__THE INPUT__:
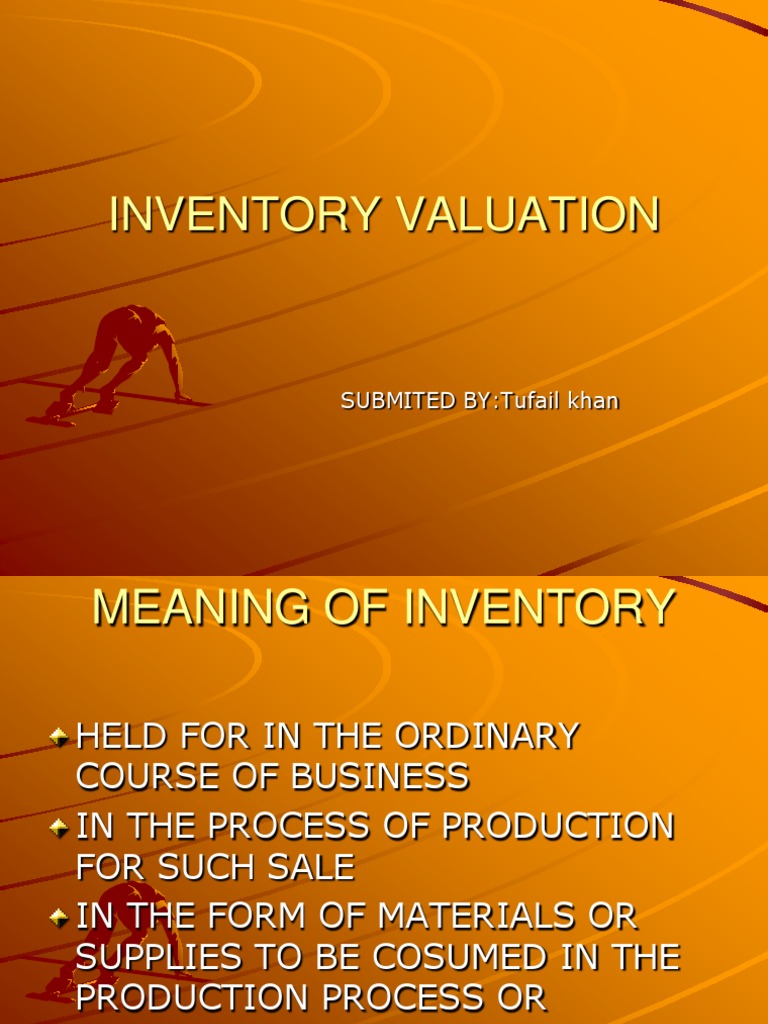 INVENTORY VALUATION

SUBMITED BY:Tufail khan

MEANING OF INVENTORY

HELD FOR IN THE ORDINARY COURSE OF BUSINESS

IN THE PROCESS OF PRODUCTION FOR SUCH SALE

IN THE FORM OF MATERIALS OR SUPPLIES TO BE COSUMED IN THE PRODUCTION PROCESS OR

__TASK__: Go through the records and pull out each line that includes the word "PROCESS".

__EXERCISE RESULT__:
IN THE PROCESS OF PRODUCTION FOR SUCH SALE
IN THE FORM OF MATERIALS OR SUPPLIES TO BE COSUMED IN THE PRODUCTION PROCESS OR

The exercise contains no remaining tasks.